Ein Headset-System, das es den Vorgesetzten ermöglicht, die Kommunikation unter Arbeitnehmern mitzuhören, ist eine technische Einrichtung, die zur Überwachung der Arbeitnehmer iSd. § 87 Abs. 1 Nr. 6 BetrVG bestimmt ist. Seine Einführung und Nutzung unterliegt auch dann der betrieblichen Mitbestimmung, wenn die Gespräche nicht aufgezeichnet oder gespeichert werden.
Im Streit stand in diesem Fall das Mitbestimmungsrecht des Betriebsrats bei der Einführung und Nutzung von Headsets. Die Arbeitgeberin unterhält bundesweit zahlreiche Betriebe, darunter auch eine Filiale in D, in der mehr als 200 Arbeitnehmer beschäftigt sind.
Im Jahr 2018 schloss die Arbeitgeberin mit ihrem Gesamtbetriebsrat eine Gesamtbetriebsvereinbarung zur „Einführung und Anwendung von IKT-Systemen, Datenschutz und Informationssicherheit“. Diese sieht ua. vor, dass „mitbestimmungspflichtige IKT-Systeme … in Form einer Systemabsprache als Anlage zu dieser Vereinbarung in den mit dieser Vereinbarung geschaffenen Rahmen integriert“ werden.
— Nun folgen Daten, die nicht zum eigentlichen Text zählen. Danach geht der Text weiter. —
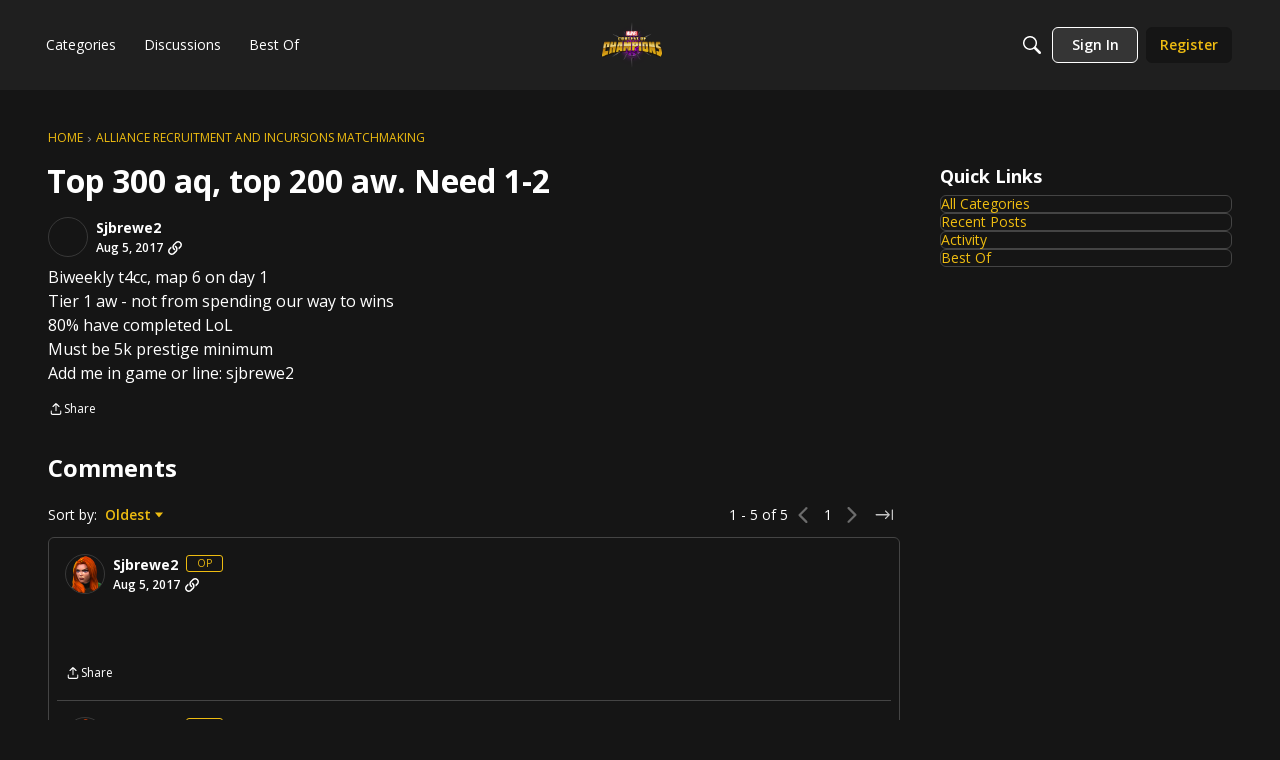

--- FILE ---
content_type: application/x-javascript
request_url: https://forums.playcontestofchampions.com/dist/v2/layouts/chunks/FilterFrame.ojHLrN0F.min.js
body_size: 325
content:
import{j as a}from"../vendor/vendor/react-core.BgLhaSja.min.js";import{a1 as h,aj as b,aN as u,aO as o,aQ as c,cg as g,t as d,aX as F,ch as f,aq as x,ar as y,as as m,at as j,av as C}from"../entries/layouts.vvUFNYZl.min.js";const S=h(e=>{const l=b(),t=u("filterPanel"),i=t("header",{marginBottom:c(l.gutter.size),"&&":{border:0,...o.padding({horizontal:0,bottom:0})}},e({[g.TWO_COLUMNS]:{oneColumnDown:{...o.absolute.srOnly()}}})),n=t("body",{"&&":{...o.padding({horizontal:0})}}),s=t("body",{"&&":{border:0,marginTop:c(l.gutter.size),...o.padding({horizontal:0})}}),r=t("title",{"&&":{...o.font({...l.fontSizeAndWeightVars("large","bold")})}});return{header:i,body:n,footer:s,title:r}});function N(e){const{title:l=d("Filter Results"),children:t,hideFooter:i}=e,n=F("searchFilter"),s=S(f().mediaQueries);return a.jsx(x,{scrollable:!1,header:a.jsx(C,{titleID:n,title:l,className:s.header,titleClass:s.title}),body:a.jsx(j,{className:s.body,children:t}),footer:i?a.jsx(a.Fragment,{}):a.jsxs(y,{className:s.footer,children:[e.handleClearAll?a.jsx(m,{onClick:e.handleClearAll,disabled:e.disableClearAll,children:d("Clear All")}):a.jsx("div",{}),a.jsx(m,{disabled:e.isSubmitting,onClick:r=>{r.preventDefault(),r.stopPropagation(),e.handleSubmit&&e.handleSubmit({})},children:d("Filter")})]})})}export{N as F};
In der Folgezeit beschloss die Arbeitgeberin, für die Kommunikation der Arbeitnehmer innerhalb der einzelnen Filialen Headsets der Firma V zu verwenden. Im Jahr 2021 vereinbarte sie mit dem Gesamtbetriebsrat eine „Systemabsprache“ zum Einsatz dieser Geräte.
Das BAG hat nun entschieden, dass in der beschriebenen Ausgangskonstellation der Gesamtbetriebsrat, nicht aber der lokale Betriebsrat zuständig ist und hat daher dessen Antrag auf Unterlassung des Einsatzes der Headsets und der damit verbundenen Software zurückgewiesen.
Gleichzeitig bejaht das BAG, dass es sich beim Headset-System um eine technische Einrichtung iSv. § 87 Abs. 1 Nr. 6 BetrVG handelt, da bei Nutzung der Headsets die Software bewirkt, dass die Sprache der jeweiligen Arbeitnehmer automatisch digitalisiert und über die Basisstation an die übrigen aktiven Headsets übertragen wird. Zudem werden die Registrierungsdaten der Headsets und der Zeitpunkt der Verbindung mit der Basisstation eigenständig vom Gerät erfasst und in einem Portal abrufbar. Die technische Einrichtung sei damit auch dazu geeignet und damit bestimmt, das Verhalten oder die Leistung der Arbeitnehmer zu überwachen.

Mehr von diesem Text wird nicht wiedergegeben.